La mujer se enfrentó a Eduardo en el patio, donde sólo el surtidor los separaba. La pileta de agua sucia era ahora tan desagradable como un estanque para pájaros en el que se hubiera ahogado un centenar de murciélagos. La señora Vaughn sostenía algo, un cheque, y el sufrido jardinero la miró cautelosamente. Renqueaba de costado, procurando que el surtidor estuviera siempre entre ellos, mientras la mujer empezaba a rodear el agua ennegrecida para ir a su encuentro.
—¿No quieres esto? —le preguntó la maligna mujercilla—. ¡Es tu última paga!
Eduardo se detuvo.

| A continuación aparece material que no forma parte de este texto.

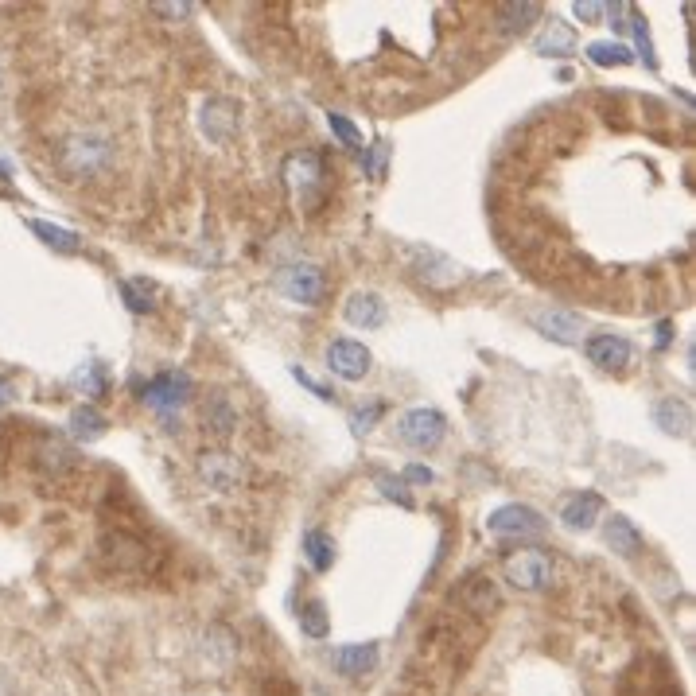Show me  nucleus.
<instances>
[{
  "label": "nucleus",
  "mask_w": 696,
  "mask_h": 696,
  "mask_svg": "<svg viewBox=\"0 0 696 696\" xmlns=\"http://www.w3.org/2000/svg\"><path fill=\"white\" fill-rule=\"evenodd\" d=\"M113 137L102 129H78L70 133L59 152H55V168L67 175L70 183H82V179H94V175L109 172L113 164Z\"/></svg>",
  "instance_id": "obj_1"
},
{
  "label": "nucleus",
  "mask_w": 696,
  "mask_h": 696,
  "mask_svg": "<svg viewBox=\"0 0 696 696\" xmlns=\"http://www.w3.org/2000/svg\"><path fill=\"white\" fill-rule=\"evenodd\" d=\"M187 397H191V378L179 374V370H164V374H156L152 382L144 385V401H148L160 417H175V413L187 405Z\"/></svg>",
  "instance_id": "obj_5"
},
{
  "label": "nucleus",
  "mask_w": 696,
  "mask_h": 696,
  "mask_svg": "<svg viewBox=\"0 0 696 696\" xmlns=\"http://www.w3.org/2000/svg\"><path fill=\"white\" fill-rule=\"evenodd\" d=\"M331 665H335V673H343V677H366L374 665H378V646L374 642H350V646H339V650H331Z\"/></svg>",
  "instance_id": "obj_13"
},
{
  "label": "nucleus",
  "mask_w": 696,
  "mask_h": 696,
  "mask_svg": "<svg viewBox=\"0 0 696 696\" xmlns=\"http://www.w3.org/2000/svg\"><path fill=\"white\" fill-rule=\"evenodd\" d=\"M494 16H498L502 32L518 35V32H525L529 24H537V20H541V4H537V0H525V4H498V8H494Z\"/></svg>",
  "instance_id": "obj_19"
},
{
  "label": "nucleus",
  "mask_w": 696,
  "mask_h": 696,
  "mask_svg": "<svg viewBox=\"0 0 696 696\" xmlns=\"http://www.w3.org/2000/svg\"><path fill=\"white\" fill-rule=\"evenodd\" d=\"M207 424L218 432V436H230L234 432V424H238V413H234V405L218 393V397H210L207 401Z\"/></svg>",
  "instance_id": "obj_25"
},
{
  "label": "nucleus",
  "mask_w": 696,
  "mask_h": 696,
  "mask_svg": "<svg viewBox=\"0 0 696 696\" xmlns=\"http://www.w3.org/2000/svg\"><path fill=\"white\" fill-rule=\"evenodd\" d=\"M533 51H537V55H549V59H553V55H572V51H576V35H572L568 24L553 20L545 32L533 39Z\"/></svg>",
  "instance_id": "obj_20"
},
{
  "label": "nucleus",
  "mask_w": 696,
  "mask_h": 696,
  "mask_svg": "<svg viewBox=\"0 0 696 696\" xmlns=\"http://www.w3.org/2000/svg\"><path fill=\"white\" fill-rule=\"evenodd\" d=\"M572 12H576L580 20H588V24H599V20L607 16V4H592V0L584 4V0H576V4H572Z\"/></svg>",
  "instance_id": "obj_36"
},
{
  "label": "nucleus",
  "mask_w": 696,
  "mask_h": 696,
  "mask_svg": "<svg viewBox=\"0 0 696 696\" xmlns=\"http://www.w3.org/2000/svg\"><path fill=\"white\" fill-rule=\"evenodd\" d=\"M288 179H292L296 187H315V183H319V160H315V156H292Z\"/></svg>",
  "instance_id": "obj_29"
},
{
  "label": "nucleus",
  "mask_w": 696,
  "mask_h": 696,
  "mask_svg": "<svg viewBox=\"0 0 696 696\" xmlns=\"http://www.w3.org/2000/svg\"><path fill=\"white\" fill-rule=\"evenodd\" d=\"M588 59H592L595 67H627L634 63V51H630L627 43H588Z\"/></svg>",
  "instance_id": "obj_23"
},
{
  "label": "nucleus",
  "mask_w": 696,
  "mask_h": 696,
  "mask_svg": "<svg viewBox=\"0 0 696 696\" xmlns=\"http://www.w3.org/2000/svg\"><path fill=\"white\" fill-rule=\"evenodd\" d=\"M378 487H382V494L389 498V502H397V506L413 510V498L405 494V479H393V475H382V479H378Z\"/></svg>",
  "instance_id": "obj_33"
},
{
  "label": "nucleus",
  "mask_w": 696,
  "mask_h": 696,
  "mask_svg": "<svg viewBox=\"0 0 696 696\" xmlns=\"http://www.w3.org/2000/svg\"><path fill=\"white\" fill-rule=\"evenodd\" d=\"M343 315H347V323H354V327L374 331V327L385 323V304L378 292H350L347 304H343Z\"/></svg>",
  "instance_id": "obj_15"
},
{
  "label": "nucleus",
  "mask_w": 696,
  "mask_h": 696,
  "mask_svg": "<svg viewBox=\"0 0 696 696\" xmlns=\"http://www.w3.org/2000/svg\"><path fill=\"white\" fill-rule=\"evenodd\" d=\"M292 378H296V382L304 385V389H312L315 397H319V401H335V393H331V385H323V382H315L312 374H308V370H300V366H292Z\"/></svg>",
  "instance_id": "obj_34"
},
{
  "label": "nucleus",
  "mask_w": 696,
  "mask_h": 696,
  "mask_svg": "<svg viewBox=\"0 0 696 696\" xmlns=\"http://www.w3.org/2000/svg\"><path fill=\"white\" fill-rule=\"evenodd\" d=\"M121 296H125V304H129V312H152L156 304H152V288H148V280H121Z\"/></svg>",
  "instance_id": "obj_27"
},
{
  "label": "nucleus",
  "mask_w": 696,
  "mask_h": 696,
  "mask_svg": "<svg viewBox=\"0 0 696 696\" xmlns=\"http://www.w3.org/2000/svg\"><path fill=\"white\" fill-rule=\"evenodd\" d=\"M401 479H409V483H432V479H436V475H432V471H428V467H420V463H409V467H405V475H401Z\"/></svg>",
  "instance_id": "obj_38"
},
{
  "label": "nucleus",
  "mask_w": 696,
  "mask_h": 696,
  "mask_svg": "<svg viewBox=\"0 0 696 696\" xmlns=\"http://www.w3.org/2000/svg\"><path fill=\"white\" fill-rule=\"evenodd\" d=\"M385 156H389V148H385V144H374V148L362 156V168L374 175V179H382V175H385Z\"/></svg>",
  "instance_id": "obj_35"
},
{
  "label": "nucleus",
  "mask_w": 696,
  "mask_h": 696,
  "mask_svg": "<svg viewBox=\"0 0 696 696\" xmlns=\"http://www.w3.org/2000/svg\"><path fill=\"white\" fill-rule=\"evenodd\" d=\"M463 603H467L475 615H490V611H494V603H498L494 584H490V580H471V588L463 592Z\"/></svg>",
  "instance_id": "obj_26"
},
{
  "label": "nucleus",
  "mask_w": 696,
  "mask_h": 696,
  "mask_svg": "<svg viewBox=\"0 0 696 696\" xmlns=\"http://www.w3.org/2000/svg\"><path fill=\"white\" fill-rule=\"evenodd\" d=\"M199 125H203V133H207L214 144H226V140H234L238 133V105L234 102H222V98H210L203 105V117H199Z\"/></svg>",
  "instance_id": "obj_12"
},
{
  "label": "nucleus",
  "mask_w": 696,
  "mask_h": 696,
  "mask_svg": "<svg viewBox=\"0 0 696 696\" xmlns=\"http://www.w3.org/2000/svg\"><path fill=\"white\" fill-rule=\"evenodd\" d=\"M277 292L288 296L292 304H304V308H315L323 296H327V280H323V269L312 265V261H300V265H288L277 273Z\"/></svg>",
  "instance_id": "obj_3"
},
{
  "label": "nucleus",
  "mask_w": 696,
  "mask_h": 696,
  "mask_svg": "<svg viewBox=\"0 0 696 696\" xmlns=\"http://www.w3.org/2000/svg\"><path fill=\"white\" fill-rule=\"evenodd\" d=\"M327 125H331V133L343 140L347 148H358V144H362V133L350 125V117H343V113H327Z\"/></svg>",
  "instance_id": "obj_32"
},
{
  "label": "nucleus",
  "mask_w": 696,
  "mask_h": 696,
  "mask_svg": "<svg viewBox=\"0 0 696 696\" xmlns=\"http://www.w3.org/2000/svg\"><path fill=\"white\" fill-rule=\"evenodd\" d=\"M152 12L172 16V20H183V16H191V12H195V4H152Z\"/></svg>",
  "instance_id": "obj_37"
},
{
  "label": "nucleus",
  "mask_w": 696,
  "mask_h": 696,
  "mask_svg": "<svg viewBox=\"0 0 696 696\" xmlns=\"http://www.w3.org/2000/svg\"><path fill=\"white\" fill-rule=\"evenodd\" d=\"M74 382L86 389V397H102L105 393V366L102 362H86V366L74 374Z\"/></svg>",
  "instance_id": "obj_30"
},
{
  "label": "nucleus",
  "mask_w": 696,
  "mask_h": 696,
  "mask_svg": "<svg viewBox=\"0 0 696 696\" xmlns=\"http://www.w3.org/2000/svg\"><path fill=\"white\" fill-rule=\"evenodd\" d=\"M545 514L522 506V502H510V506H498L487 518V529L494 537H541L545 533Z\"/></svg>",
  "instance_id": "obj_4"
},
{
  "label": "nucleus",
  "mask_w": 696,
  "mask_h": 696,
  "mask_svg": "<svg viewBox=\"0 0 696 696\" xmlns=\"http://www.w3.org/2000/svg\"><path fill=\"white\" fill-rule=\"evenodd\" d=\"M385 413V405L382 401H374V405H370V409H366V405H358V409H350V428H354V436H366V432H370V428H374V424H378V417H382Z\"/></svg>",
  "instance_id": "obj_31"
},
{
  "label": "nucleus",
  "mask_w": 696,
  "mask_h": 696,
  "mask_svg": "<svg viewBox=\"0 0 696 696\" xmlns=\"http://www.w3.org/2000/svg\"><path fill=\"white\" fill-rule=\"evenodd\" d=\"M599 510H603V498L592 494V490H580V494L564 498V506H560V522L568 525V529H592L595 518H599Z\"/></svg>",
  "instance_id": "obj_16"
},
{
  "label": "nucleus",
  "mask_w": 696,
  "mask_h": 696,
  "mask_svg": "<svg viewBox=\"0 0 696 696\" xmlns=\"http://www.w3.org/2000/svg\"><path fill=\"white\" fill-rule=\"evenodd\" d=\"M28 226H32V234H39L43 242L51 245V249H59V253H78V245H82V238H78L74 230H63V226H55V222L32 218Z\"/></svg>",
  "instance_id": "obj_22"
},
{
  "label": "nucleus",
  "mask_w": 696,
  "mask_h": 696,
  "mask_svg": "<svg viewBox=\"0 0 696 696\" xmlns=\"http://www.w3.org/2000/svg\"><path fill=\"white\" fill-rule=\"evenodd\" d=\"M397 436L413 452H432L448 436V417L440 409H409L405 417L397 420Z\"/></svg>",
  "instance_id": "obj_2"
},
{
  "label": "nucleus",
  "mask_w": 696,
  "mask_h": 696,
  "mask_svg": "<svg viewBox=\"0 0 696 696\" xmlns=\"http://www.w3.org/2000/svg\"><path fill=\"white\" fill-rule=\"evenodd\" d=\"M70 432H74L78 440H98L105 432V417L94 405H82V409L70 413Z\"/></svg>",
  "instance_id": "obj_24"
},
{
  "label": "nucleus",
  "mask_w": 696,
  "mask_h": 696,
  "mask_svg": "<svg viewBox=\"0 0 696 696\" xmlns=\"http://www.w3.org/2000/svg\"><path fill=\"white\" fill-rule=\"evenodd\" d=\"M304 557H308V564H312L315 572H327L335 564V541L323 529H308L304 533Z\"/></svg>",
  "instance_id": "obj_21"
},
{
  "label": "nucleus",
  "mask_w": 696,
  "mask_h": 696,
  "mask_svg": "<svg viewBox=\"0 0 696 696\" xmlns=\"http://www.w3.org/2000/svg\"><path fill=\"white\" fill-rule=\"evenodd\" d=\"M0 696H16V689H12V681H8V677H0Z\"/></svg>",
  "instance_id": "obj_41"
},
{
  "label": "nucleus",
  "mask_w": 696,
  "mask_h": 696,
  "mask_svg": "<svg viewBox=\"0 0 696 696\" xmlns=\"http://www.w3.org/2000/svg\"><path fill=\"white\" fill-rule=\"evenodd\" d=\"M12 397H16L12 382H8V378H0V405H4V401H12Z\"/></svg>",
  "instance_id": "obj_39"
},
{
  "label": "nucleus",
  "mask_w": 696,
  "mask_h": 696,
  "mask_svg": "<svg viewBox=\"0 0 696 696\" xmlns=\"http://www.w3.org/2000/svg\"><path fill=\"white\" fill-rule=\"evenodd\" d=\"M102 553L121 572H137V568H144L148 564V545L140 541V537H133L129 529H109L102 537Z\"/></svg>",
  "instance_id": "obj_9"
},
{
  "label": "nucleus",
  "mask_w": 696,
  "mask_h": 696,
  "mask_svg": "<svg viewBox=\"0 0 696 696\" xmlns=\"http://www.w3.org/2000/svg\"><path fill=\"white\" fill-rule=\"evenodd\" d=\"M654 420H658V428H665L669 436H689L693 432V409L685 401H677V397H662L654 405Z\"/></svg>",
  "instance_id": "obj_18"
},
{
  "label": "nucleus",
  "mask_w": 696,
  "mask_h": 696,
  "mask_svg": "<svg viewBox=\"0 0 696 696\" xmlns=\"http://www.w3.org/2000/svg\"><path fill=\"white\" fill-rule=\"evenodd\" d=\"M370 362H374L370 350L362 343H354V339H335L327 347V370L335 378H343V382H362L370 374Z\"/></svg>",
  "instance_id": "obj_7"
},
{
  "label": "nucleus",
  "mask_w": 696,
  "mask_h": 696,
  "mask_svg": "<svg viewBox=\"0 0 696 696\" xmlns=\"http://www.w3.org/2000/svg\"><path fill=\"white\" fill-rule=\"evenodd\" d=\"M502 572H506V580H510L514 588L537 592V588H545V584L553 580V560L545 557V553H537V549H522V553L506 557Z\"/></svg>",
  "instance_id": "obj_6"
},
{
  "label": "nucleus",
  "mask_w": 696,
  "mask_h": 696,
  "mask_svg": "<svg viewBox=\"0 0 696 696\" xmlns=\"http://www.w3.org/2000/svg\"><path fill=\"white\" fill-rule=\"evenodd\" d=\"M603 537H607V545L619 553V557H638L642 553V533H638V525L630 522V518H623V514H615L611 522H607V529H603Z\"/></svg>",
  "instance_id": "obj_17"
},
{
  "label": "nucleus",
  "mask_w": 696,
  "mask_h": 696,
  "mask_svg": "<svg viewBox=\"0 0 696 696\" xmlns=\"http://www.w3.org/2000/svg\"><path fill=\"white\" fill-rule=\"evenodd\" d=\"M665 347H669V323L658 327V350H665Z\"/></svg>",
  "instance_id": "obj_40"
},
{
  "label": "nucleus",
  "mask_w": 696,
  "mask_h": 696,
  "mask_svg": "<svg viewBox=\"0 0 696 696\" xmlns=\"http://www.w3.org/2000/svg\"><path fill=\"white\" fill-rule=\"evenodd\" d=\"M413 269H417V277L424 284H432V288H448L455 280L463 277V269L455 265L452 257H444V253H436V249H417L413 253Z\"/></svg>",
  "instance_id": "obj_11"
},
{
  "label": "nucleus",
  "mask_w": 696,
  "mask_h": 696,
  "mask_svg": "<svg viewBox=\"0 0 696 696\" xmlns=\"http://www.w3.org/2000/svg\"><path fill=\"white\" fill-rule=\"evenodd\" d=\"M300 630L308 638H327V607L319 599H308L304 611H300Z\"/></svg>",
  "instance_id": "obj_28"
},
{
  "label": "nucleus",
  "mask_w": 696,
  "mask_h": 696,
  "mask_svg": "<svg viewBox=\"0 0 696 696\" xmlns=\"http://www.w3.org/2000/svg\"><path fill=\"white\" fill-rule=\"evenodd\" d=\"M533 327L545 335V339H557L564 347H576L584 339V319L576 312H564V308H541V312L529 315Z\"/></svg>",
  "instance_id": "obj_8"
},
{
  "label": "nucleus",
  "mask_w": 696,
  "mask_h": 696,
  "mask_svg": "<svg viewBox=\"0 0 696 696\" xmlns=\"http://www.w3.org/2000/svg\"><path fill=\"white\" fill-rule=\"evenodd\" d=\"M199 475L214 490L230 494V490H238V483H242V463L226 452H203L199 455Z\"/></svg>",
  "instance_id": "obj_10"
},
{
  "label": "nucleus",
  "mask_w": 696,
  "mask_h": 696,
  "mask_svg": "<svg viewBox=\"0 0 696 696\" xmlns=\"http://www.w3.org/2000/svg\"><path fill=\"white\" fill-rule=\"evenodd\" d=\"M588 358H592L599 370H627L630 343L623 335H592L588 339Z\"/></svg>",
  "instance_id": "obj_14"
}]
</instances>
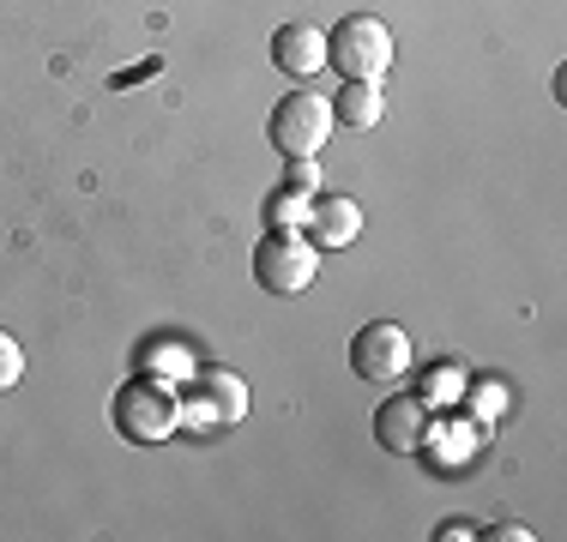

Si iba a pagarle, tal vez se quedaría a recoger los jirones de pornografía. Al fin y al cabo, el mantenimiento de la finca de los Vaughn había sido su principal fuente de ingresos durante muchos años. El jardinero era un hombre orgulloso y aquella zorra en miniatura le había humillado. No obstante, pensó que si el cheque que le ofrecía era el de la última paga que recibiría de ella, la cantidad sería considerable.
Con la mano extendida, Eduardo rodeó cautamente la fuente sucia y se aproximó a la señora Vaughn, la cual le permitió que lo hiciera. Había llegado casi ante ella, cuando la mujer hizo varios dobleces en el cheque y, cuando tuvo la forma aproximada de un barco, lo arrojó al agua turbia. El cheque cayó en la nauseabunda pileta. Eduardo se vio obligado a vadearla para recoger el cheque, cosa que hizo con nerviosismo.
—¡Vete a tomar por el saco! —le gritó la señora Vaughn.
Nada más sacar el cheque del agua, Eduardo vio que la tinta se había corrido y no podía leer la cantidad ni la apretada firma de la señora Vaughn. Y antes de que pudiera salir del agua que hedía a pescado, supo, sin necesidad de mirar la altiva figura que se alejaba, que iba a dar otro portazo. El jardinero despedido secó el cheque nulo apretándolo contra los pantalones y se lo guardó en la cartera. No sabía por qué se molestaba. Eduardo dejó la escalera de mano en su lugar habitual, apoyada en la dependencia auxiliar del jardín. Vio un rastrillo que se había propuesto reparar, se preguntó por un momento qué debería hacer con él y lo dejó sobre la mesa de trabajo en el cobertizo de las herramientas. No le quedaba más que irse a casa, y se dirigía ya, renqueando lentamente, hacia su camioneta, cuando de repente vio las tres grandes bolsas para hojarasca que ya había llenado con los fragmentos de los dibujos rotos. Había calculado que los jirones restantes, cuando los hubiera recogido todos, podrían llenar otras dos bolsas.
Eduardo Gómez tomó la primera de las tres bolsas llenas y la vació sobre el césped. El viento hizo revolotear enseguida algunos pedazos de papel, pero el jardinero no estuvo satisfecho con los resultados y se puso a pisotear el montón de papel y a darle puntapiés, como un niño a un montón de hojas. Los largos jirones volaron por el jardín y cubrieron el estanque para pájaros. Los rosales plantados en el fondo del jardín, allí donde arrancaba el sendero que conducía a la playa, eran un imán para los pedazos de papel, los cuales se adherían a todo lo que tocaban como los adornos a un árbol navideño.